STATED EXERCISE:
Copy out exactly the lines running from the one with "From the viewpoint, how" through the final line, both ends included, and nothing else. Pictures stay out of the copy.

DATA FOR PROCESSING:
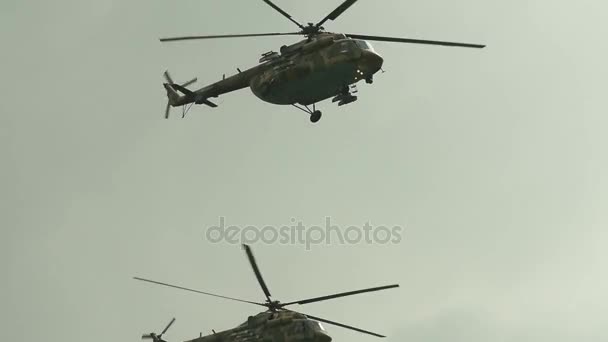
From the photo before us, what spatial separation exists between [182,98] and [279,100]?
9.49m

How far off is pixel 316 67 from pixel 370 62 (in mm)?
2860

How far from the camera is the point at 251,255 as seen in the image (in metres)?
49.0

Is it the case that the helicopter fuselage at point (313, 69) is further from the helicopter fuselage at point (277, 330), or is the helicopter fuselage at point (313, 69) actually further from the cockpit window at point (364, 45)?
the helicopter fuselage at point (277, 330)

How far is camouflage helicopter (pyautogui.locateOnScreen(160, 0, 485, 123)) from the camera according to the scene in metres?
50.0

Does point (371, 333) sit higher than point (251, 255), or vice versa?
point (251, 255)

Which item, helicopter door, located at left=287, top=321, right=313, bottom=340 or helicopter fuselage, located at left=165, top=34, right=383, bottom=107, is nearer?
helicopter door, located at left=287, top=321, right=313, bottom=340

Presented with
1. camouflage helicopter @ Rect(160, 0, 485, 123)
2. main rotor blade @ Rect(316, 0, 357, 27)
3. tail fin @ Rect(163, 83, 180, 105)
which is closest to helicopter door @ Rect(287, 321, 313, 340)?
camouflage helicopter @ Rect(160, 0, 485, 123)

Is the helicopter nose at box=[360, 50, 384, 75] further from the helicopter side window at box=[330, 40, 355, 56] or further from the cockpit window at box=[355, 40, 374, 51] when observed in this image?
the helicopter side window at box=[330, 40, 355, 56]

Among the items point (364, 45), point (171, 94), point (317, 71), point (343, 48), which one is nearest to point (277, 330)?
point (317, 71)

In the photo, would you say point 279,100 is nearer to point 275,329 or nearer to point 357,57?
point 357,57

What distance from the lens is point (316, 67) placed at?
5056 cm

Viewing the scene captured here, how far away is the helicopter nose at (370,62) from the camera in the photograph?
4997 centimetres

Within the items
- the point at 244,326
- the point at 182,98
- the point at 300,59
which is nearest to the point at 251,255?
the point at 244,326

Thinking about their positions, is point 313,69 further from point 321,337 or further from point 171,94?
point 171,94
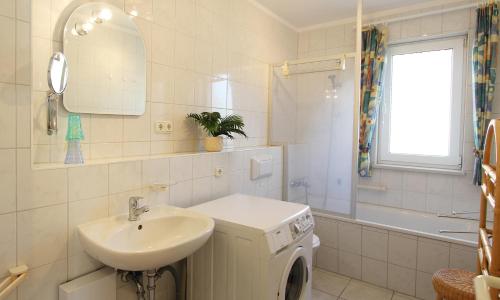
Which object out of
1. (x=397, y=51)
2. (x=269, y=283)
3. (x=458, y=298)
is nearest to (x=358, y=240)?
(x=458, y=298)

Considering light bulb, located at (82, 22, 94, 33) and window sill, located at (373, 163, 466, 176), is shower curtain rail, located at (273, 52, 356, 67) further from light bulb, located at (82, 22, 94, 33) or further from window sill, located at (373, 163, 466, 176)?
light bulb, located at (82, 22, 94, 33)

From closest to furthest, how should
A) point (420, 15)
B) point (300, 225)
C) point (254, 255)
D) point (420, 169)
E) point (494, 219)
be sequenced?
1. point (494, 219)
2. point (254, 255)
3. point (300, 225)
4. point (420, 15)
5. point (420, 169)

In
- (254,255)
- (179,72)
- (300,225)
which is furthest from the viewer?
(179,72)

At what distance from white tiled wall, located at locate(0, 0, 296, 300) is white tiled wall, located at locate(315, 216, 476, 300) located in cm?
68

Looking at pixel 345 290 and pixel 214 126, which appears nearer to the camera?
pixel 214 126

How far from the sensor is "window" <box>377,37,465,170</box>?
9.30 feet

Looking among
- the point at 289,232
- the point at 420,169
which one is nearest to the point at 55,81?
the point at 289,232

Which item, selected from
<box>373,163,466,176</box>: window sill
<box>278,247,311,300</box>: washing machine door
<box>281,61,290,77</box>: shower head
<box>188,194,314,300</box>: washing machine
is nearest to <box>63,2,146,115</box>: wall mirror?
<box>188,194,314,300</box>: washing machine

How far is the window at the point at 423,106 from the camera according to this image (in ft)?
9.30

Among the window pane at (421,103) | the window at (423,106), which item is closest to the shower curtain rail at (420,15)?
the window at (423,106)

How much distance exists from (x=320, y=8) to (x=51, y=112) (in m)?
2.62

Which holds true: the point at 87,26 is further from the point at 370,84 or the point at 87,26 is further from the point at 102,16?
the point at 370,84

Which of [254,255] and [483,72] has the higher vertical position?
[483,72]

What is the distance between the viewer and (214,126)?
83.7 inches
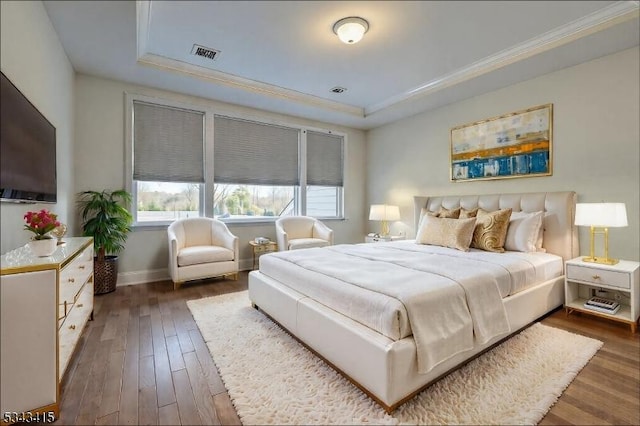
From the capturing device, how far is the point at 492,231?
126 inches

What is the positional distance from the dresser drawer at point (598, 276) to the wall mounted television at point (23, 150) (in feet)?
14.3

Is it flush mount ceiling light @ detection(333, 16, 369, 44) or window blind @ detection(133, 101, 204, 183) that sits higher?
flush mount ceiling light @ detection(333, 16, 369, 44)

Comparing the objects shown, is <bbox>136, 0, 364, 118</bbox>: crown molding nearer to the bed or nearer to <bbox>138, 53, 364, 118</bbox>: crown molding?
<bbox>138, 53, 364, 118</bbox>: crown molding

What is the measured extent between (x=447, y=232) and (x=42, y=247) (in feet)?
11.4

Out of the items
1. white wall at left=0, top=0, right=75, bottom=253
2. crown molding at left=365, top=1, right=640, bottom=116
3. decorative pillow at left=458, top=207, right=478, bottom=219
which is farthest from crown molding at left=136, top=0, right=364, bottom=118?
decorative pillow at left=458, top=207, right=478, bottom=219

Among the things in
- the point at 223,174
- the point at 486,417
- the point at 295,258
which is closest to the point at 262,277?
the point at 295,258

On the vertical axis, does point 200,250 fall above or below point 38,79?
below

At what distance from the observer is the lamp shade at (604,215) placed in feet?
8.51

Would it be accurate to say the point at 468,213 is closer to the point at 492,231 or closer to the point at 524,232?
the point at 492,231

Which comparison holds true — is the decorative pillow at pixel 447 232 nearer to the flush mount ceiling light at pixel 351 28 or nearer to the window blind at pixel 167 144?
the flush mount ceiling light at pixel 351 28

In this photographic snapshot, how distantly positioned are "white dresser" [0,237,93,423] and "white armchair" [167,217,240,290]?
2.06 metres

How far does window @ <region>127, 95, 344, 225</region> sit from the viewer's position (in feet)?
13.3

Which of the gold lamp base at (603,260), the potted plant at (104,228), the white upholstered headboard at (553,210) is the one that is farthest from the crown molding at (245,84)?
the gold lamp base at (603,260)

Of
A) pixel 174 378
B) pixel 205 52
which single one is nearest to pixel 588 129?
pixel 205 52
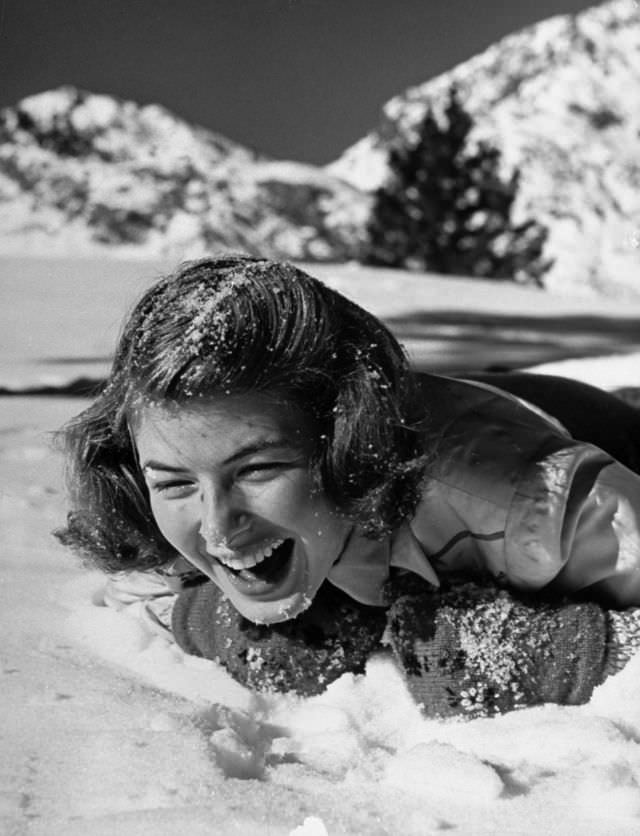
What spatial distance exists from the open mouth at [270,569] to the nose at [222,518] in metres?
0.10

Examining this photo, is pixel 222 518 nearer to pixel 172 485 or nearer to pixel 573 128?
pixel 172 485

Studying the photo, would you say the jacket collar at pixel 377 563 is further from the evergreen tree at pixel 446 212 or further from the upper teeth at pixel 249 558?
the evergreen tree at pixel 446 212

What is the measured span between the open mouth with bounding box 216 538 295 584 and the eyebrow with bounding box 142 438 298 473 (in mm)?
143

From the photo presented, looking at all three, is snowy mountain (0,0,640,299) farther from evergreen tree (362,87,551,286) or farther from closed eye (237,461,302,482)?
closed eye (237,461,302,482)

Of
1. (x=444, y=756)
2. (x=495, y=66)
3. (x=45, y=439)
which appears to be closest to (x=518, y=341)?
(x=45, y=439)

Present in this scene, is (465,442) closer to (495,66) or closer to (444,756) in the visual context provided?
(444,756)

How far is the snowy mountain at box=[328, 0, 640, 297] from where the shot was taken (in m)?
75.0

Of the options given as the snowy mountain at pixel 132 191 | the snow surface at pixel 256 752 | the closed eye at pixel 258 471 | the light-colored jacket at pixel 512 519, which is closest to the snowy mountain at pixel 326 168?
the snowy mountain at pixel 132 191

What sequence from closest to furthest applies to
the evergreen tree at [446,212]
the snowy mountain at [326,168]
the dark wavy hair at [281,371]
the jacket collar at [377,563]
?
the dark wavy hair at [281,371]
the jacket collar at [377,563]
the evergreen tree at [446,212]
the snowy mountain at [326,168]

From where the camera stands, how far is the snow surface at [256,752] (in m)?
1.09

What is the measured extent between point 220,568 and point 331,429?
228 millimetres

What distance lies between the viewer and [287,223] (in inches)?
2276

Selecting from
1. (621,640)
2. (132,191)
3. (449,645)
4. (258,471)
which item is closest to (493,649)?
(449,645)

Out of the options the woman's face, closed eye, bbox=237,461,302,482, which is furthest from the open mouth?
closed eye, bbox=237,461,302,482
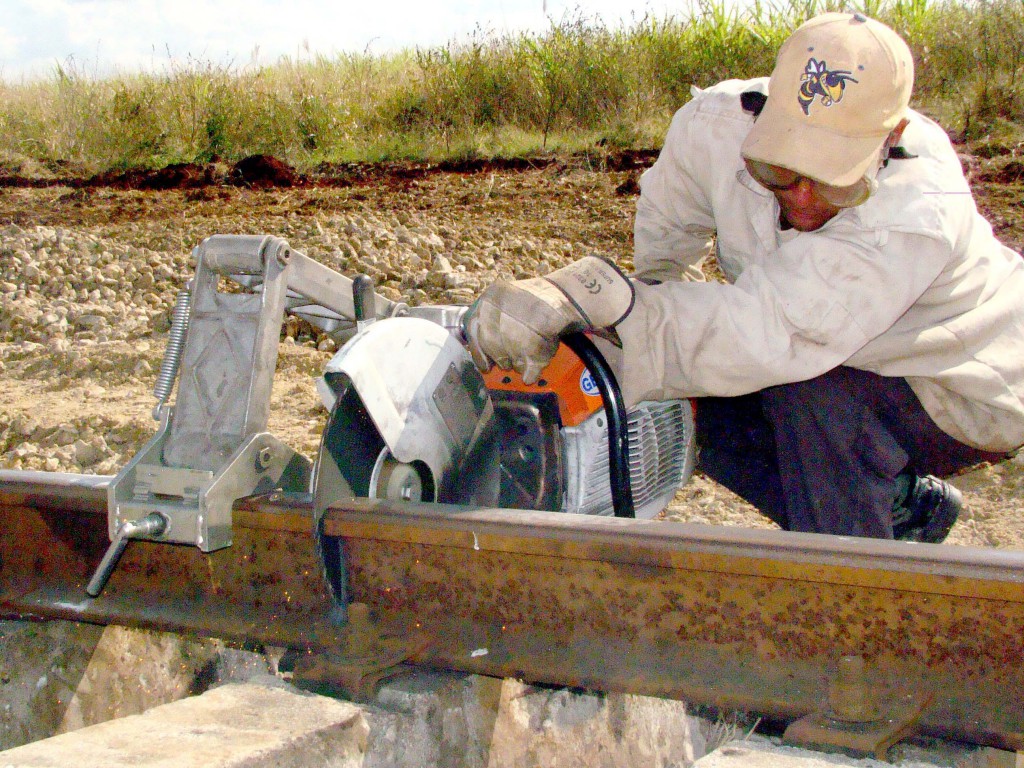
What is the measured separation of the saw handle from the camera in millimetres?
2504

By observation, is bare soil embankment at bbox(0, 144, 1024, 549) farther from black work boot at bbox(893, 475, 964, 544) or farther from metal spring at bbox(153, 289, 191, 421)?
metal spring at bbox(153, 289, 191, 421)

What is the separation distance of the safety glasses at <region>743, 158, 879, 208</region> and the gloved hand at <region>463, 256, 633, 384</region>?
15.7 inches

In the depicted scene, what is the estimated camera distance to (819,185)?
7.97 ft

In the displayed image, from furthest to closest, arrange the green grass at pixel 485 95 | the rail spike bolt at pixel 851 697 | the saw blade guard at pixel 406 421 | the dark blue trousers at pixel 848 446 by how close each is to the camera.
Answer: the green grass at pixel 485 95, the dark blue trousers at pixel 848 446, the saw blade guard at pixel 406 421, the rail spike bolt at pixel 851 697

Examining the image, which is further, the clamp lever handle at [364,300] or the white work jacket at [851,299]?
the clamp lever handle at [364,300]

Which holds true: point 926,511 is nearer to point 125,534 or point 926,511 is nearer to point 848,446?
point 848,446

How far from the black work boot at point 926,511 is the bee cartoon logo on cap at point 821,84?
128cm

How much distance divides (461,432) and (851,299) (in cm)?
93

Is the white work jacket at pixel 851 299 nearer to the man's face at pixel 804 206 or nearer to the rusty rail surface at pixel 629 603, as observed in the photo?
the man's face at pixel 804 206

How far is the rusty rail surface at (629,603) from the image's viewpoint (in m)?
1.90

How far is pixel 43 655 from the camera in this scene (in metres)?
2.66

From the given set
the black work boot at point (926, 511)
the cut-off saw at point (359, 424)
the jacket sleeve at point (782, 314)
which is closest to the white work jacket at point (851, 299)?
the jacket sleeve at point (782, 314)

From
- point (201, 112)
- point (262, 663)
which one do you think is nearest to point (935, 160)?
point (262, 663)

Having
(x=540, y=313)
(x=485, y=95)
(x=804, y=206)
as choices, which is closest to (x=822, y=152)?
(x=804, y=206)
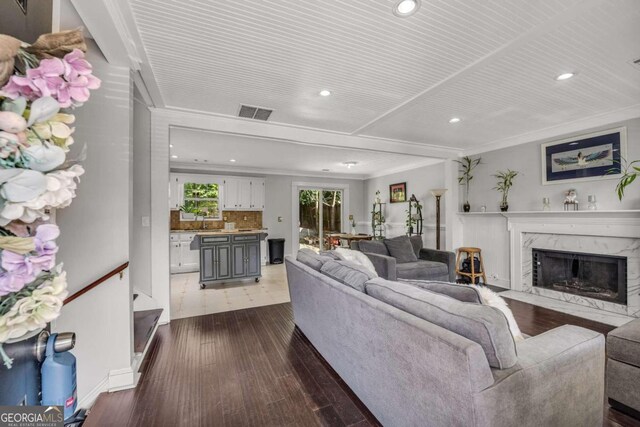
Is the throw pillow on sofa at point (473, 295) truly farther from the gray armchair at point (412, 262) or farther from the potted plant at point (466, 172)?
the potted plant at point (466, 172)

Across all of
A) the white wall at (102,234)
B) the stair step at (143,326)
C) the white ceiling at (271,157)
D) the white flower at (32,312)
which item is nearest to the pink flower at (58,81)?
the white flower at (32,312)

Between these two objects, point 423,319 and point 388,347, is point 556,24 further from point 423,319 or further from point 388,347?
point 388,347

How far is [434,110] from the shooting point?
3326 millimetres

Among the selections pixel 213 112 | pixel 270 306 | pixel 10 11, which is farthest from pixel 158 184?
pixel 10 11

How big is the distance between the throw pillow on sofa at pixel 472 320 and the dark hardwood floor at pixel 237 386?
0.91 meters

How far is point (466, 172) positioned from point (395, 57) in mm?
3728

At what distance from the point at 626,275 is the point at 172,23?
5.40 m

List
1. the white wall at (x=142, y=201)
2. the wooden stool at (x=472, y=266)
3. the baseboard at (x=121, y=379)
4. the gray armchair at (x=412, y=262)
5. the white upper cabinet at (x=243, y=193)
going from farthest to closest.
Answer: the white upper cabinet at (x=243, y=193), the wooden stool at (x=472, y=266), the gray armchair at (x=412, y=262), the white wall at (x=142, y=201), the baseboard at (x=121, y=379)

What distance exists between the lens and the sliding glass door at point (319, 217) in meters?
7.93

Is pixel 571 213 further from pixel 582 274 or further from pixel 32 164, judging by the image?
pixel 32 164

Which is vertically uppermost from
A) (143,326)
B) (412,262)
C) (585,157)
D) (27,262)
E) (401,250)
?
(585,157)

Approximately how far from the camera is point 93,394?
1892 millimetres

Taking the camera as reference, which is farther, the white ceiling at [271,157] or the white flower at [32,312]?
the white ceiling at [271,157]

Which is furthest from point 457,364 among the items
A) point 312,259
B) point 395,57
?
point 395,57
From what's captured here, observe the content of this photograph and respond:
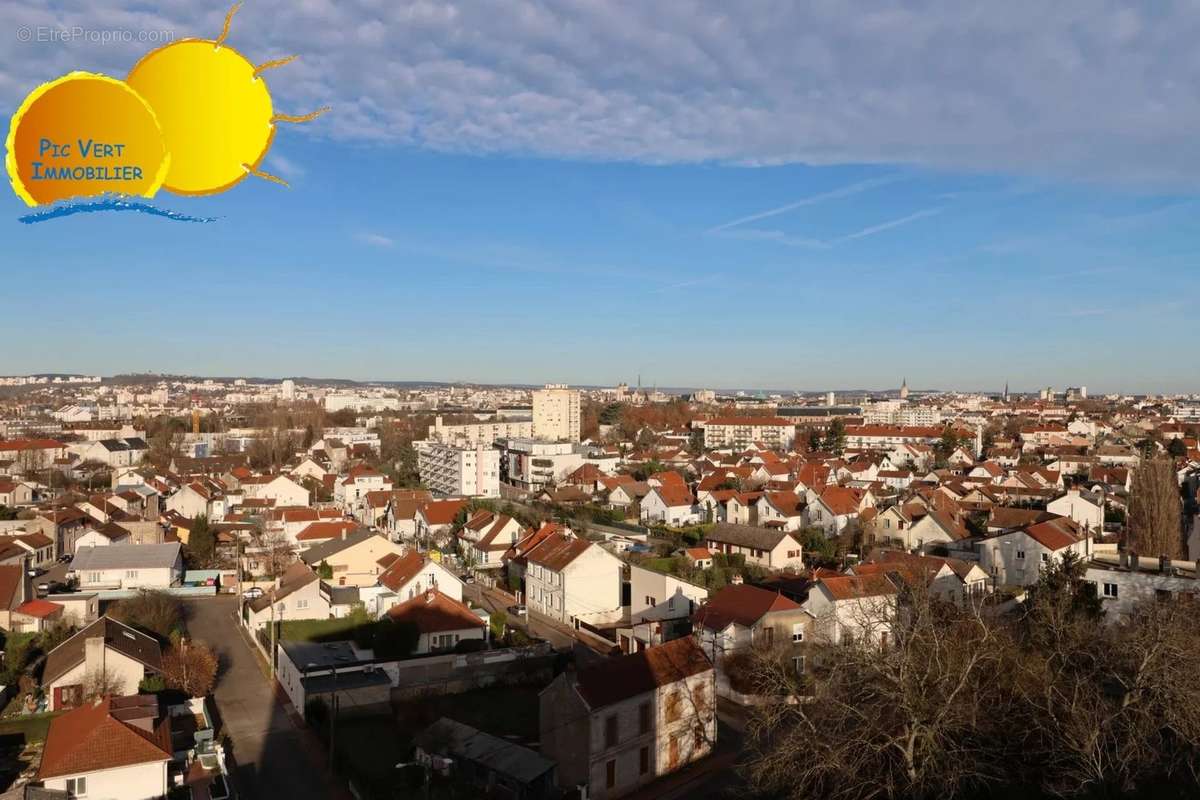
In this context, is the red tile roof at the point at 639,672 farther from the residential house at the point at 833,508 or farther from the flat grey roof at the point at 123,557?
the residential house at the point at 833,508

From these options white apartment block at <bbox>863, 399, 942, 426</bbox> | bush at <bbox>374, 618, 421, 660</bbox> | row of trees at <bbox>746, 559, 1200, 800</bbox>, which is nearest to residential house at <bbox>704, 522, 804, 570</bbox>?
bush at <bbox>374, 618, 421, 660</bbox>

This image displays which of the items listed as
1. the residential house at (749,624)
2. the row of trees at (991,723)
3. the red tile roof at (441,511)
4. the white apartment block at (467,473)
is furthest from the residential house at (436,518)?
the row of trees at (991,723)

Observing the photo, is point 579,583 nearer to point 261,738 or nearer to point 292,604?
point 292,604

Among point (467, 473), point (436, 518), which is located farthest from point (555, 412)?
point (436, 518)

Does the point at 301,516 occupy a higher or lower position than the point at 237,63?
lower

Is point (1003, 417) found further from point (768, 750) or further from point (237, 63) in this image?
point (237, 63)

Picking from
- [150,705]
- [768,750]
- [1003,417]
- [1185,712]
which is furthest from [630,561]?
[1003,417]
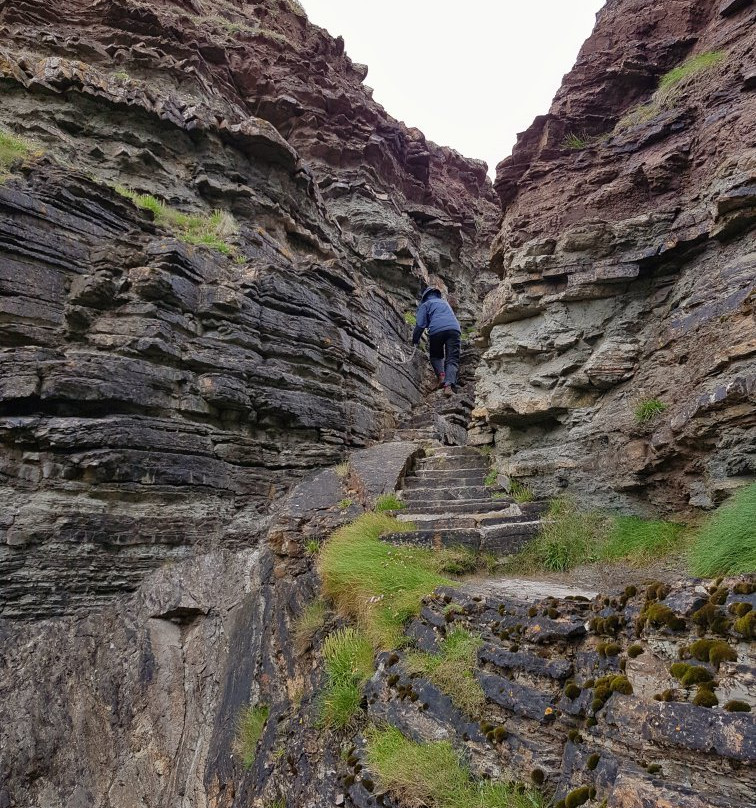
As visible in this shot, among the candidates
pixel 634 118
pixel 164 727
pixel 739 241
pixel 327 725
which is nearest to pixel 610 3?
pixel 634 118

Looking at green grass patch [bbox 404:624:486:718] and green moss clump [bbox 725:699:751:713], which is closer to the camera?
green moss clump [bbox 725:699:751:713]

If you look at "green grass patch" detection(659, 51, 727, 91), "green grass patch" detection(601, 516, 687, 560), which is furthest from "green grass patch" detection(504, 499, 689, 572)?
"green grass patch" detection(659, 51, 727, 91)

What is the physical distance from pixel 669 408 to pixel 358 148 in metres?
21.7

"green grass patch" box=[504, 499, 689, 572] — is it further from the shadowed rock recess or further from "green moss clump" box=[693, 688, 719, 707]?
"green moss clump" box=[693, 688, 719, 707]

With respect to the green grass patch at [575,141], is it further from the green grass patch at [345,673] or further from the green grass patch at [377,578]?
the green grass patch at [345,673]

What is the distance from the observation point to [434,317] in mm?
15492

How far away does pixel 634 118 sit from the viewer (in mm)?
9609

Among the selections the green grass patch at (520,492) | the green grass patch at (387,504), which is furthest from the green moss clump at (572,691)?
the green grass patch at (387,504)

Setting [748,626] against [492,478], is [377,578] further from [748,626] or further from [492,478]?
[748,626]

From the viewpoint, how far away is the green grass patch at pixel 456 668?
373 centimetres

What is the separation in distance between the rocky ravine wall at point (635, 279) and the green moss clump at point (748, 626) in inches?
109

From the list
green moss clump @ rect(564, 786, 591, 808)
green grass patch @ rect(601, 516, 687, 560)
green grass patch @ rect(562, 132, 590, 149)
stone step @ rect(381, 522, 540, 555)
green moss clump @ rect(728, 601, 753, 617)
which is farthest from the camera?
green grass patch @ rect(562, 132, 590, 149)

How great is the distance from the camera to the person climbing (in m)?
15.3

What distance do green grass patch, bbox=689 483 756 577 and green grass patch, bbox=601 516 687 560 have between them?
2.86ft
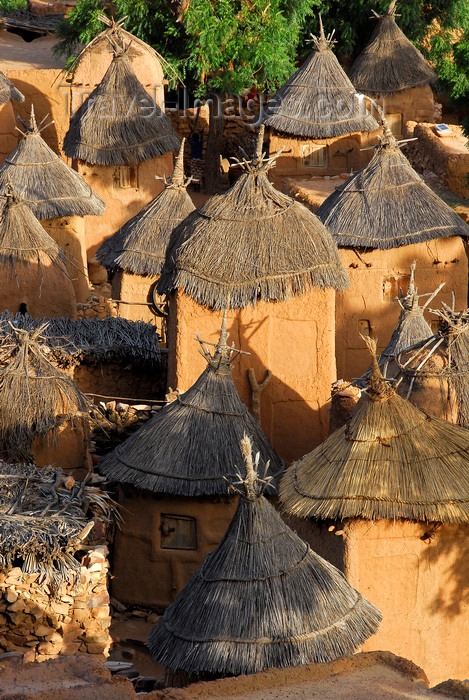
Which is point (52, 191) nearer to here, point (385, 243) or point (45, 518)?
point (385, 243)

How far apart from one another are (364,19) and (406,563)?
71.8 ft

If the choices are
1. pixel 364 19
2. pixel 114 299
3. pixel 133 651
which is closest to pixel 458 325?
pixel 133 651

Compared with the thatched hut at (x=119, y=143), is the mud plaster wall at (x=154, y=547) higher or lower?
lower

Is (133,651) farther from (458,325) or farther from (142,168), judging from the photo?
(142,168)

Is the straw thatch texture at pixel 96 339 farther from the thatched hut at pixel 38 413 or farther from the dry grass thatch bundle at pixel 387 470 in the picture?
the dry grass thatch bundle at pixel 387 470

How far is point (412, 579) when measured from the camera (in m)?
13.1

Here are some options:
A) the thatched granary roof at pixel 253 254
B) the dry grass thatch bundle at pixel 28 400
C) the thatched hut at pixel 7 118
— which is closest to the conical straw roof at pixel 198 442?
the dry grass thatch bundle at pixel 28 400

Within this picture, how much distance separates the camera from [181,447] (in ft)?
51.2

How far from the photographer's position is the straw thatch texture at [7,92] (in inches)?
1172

RESPONSE BELOW:
From the viewpoint, how far away is the green grass patch at pixel 456 668?
373 centimetres

What is the separation in distance between the rocky ravine wall at point (635, 279) and the green moss clump at point (748, 626) in inches?
109

From the list
green moss clump @ rect(564, 786, 591, 808)
green grass patch @ rect(601, 516, 687, 560)
green grass patch @ rect(562, 132, 590, 149)
stone step @ rect(381, 522, 540, 555)
green moss clump @ rect(728, 601, 753, 617)
which is farthest from the camera?
green grass patch @ rect(562, 132, 590, 149)

How great is the distance from the camera to the person climbing (in m)?
15.3

What distance do green grass patch, bbox=689 483 756 577 and green grass patch, bbox=601 516 687 560 have between them?
2.86ft
Which is point (52, 191) nearer to here, point (385, 243) or point (45, 518)?
point (385, 243)

How far apart from one another are (364,19) and (406,563)?
71.8 ft

If the choices are
1. pixel 364 19
2. pixel 114 299
3. pixel 133 651
which is closest to pixel 458 325?
pixel 133 651

Compared with the thatched hut at (x=119, y=143), is the mud plaster wall at (x=154, y=547) higher or lower?
lower

Is (133,651) farther from (458,325) or farther from (142,168), judging from the photo?
(142,168)

Is the straw thatch texture at pixel 96 339 farther from the thatched hut at pixel 38 413 or farther from the dry grass thatch bundle at pixel 387 470 in the picture?
the dry grass thatch bundle at pixel 387 470

How far is point (412, 579) when measured from the camera (in m)?
13.1

Here are some options:
A) the thatched granary roof at pixel 253 254
B) the dry grass thatch bundle at pixel 28 400
C) the thatched hut at pixel 7 118
— which is closest to the conical straw roof at pixel 198 442?
the dry grass thatch bundle at pixel 28 400

Within this picture, how much distance separates the camera from [181,447] (in ft)?
51.2

How far from the photographer's position is the straw thatch texture at [7,92] (in inches)?
1172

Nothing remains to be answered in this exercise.